_About this exercise_: In the data below, find every line with the word "site" and copy it out.

_Saved data entries_:

####################

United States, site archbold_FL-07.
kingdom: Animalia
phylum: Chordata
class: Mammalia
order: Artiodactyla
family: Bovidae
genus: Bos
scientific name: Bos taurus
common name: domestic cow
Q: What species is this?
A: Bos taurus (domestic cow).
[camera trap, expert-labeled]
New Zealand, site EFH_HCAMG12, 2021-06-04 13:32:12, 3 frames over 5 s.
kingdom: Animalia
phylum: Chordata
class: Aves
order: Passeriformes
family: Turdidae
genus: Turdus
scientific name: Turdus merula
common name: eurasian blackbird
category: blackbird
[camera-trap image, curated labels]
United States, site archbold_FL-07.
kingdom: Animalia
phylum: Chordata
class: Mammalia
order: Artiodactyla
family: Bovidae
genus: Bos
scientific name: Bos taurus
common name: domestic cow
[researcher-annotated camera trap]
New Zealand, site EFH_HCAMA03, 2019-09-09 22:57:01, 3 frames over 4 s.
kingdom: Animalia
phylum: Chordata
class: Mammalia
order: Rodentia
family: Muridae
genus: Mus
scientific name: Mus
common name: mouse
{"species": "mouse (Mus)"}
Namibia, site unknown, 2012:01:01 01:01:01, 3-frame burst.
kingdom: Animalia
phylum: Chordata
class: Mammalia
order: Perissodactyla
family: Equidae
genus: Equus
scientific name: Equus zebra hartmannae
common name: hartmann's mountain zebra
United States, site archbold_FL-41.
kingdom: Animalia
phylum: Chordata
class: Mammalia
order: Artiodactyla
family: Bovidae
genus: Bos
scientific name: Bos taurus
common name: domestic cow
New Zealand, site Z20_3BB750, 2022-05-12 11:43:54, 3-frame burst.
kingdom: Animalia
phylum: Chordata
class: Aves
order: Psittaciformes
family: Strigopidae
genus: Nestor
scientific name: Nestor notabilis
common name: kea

####################

_Task output_:
United States, site archbold_FL-07.
New Zealand, site EFH_HCAMG12, 2021-06-04 13:32:12, 3 frames over 5 s.
United States, site archbold_FL-07.
New Zealand, site EFH_HCAMA03, 2019-09-09 22:57:01, 3 frames over 4 s.
Namibia, site unknown, 2012:01:01 01:01:01, 3-frame burst.
United States, site archbold_FL-41.
New Zealand, site Z20_3BB750, 2022-05-12 11:43:54, 3-frame burst.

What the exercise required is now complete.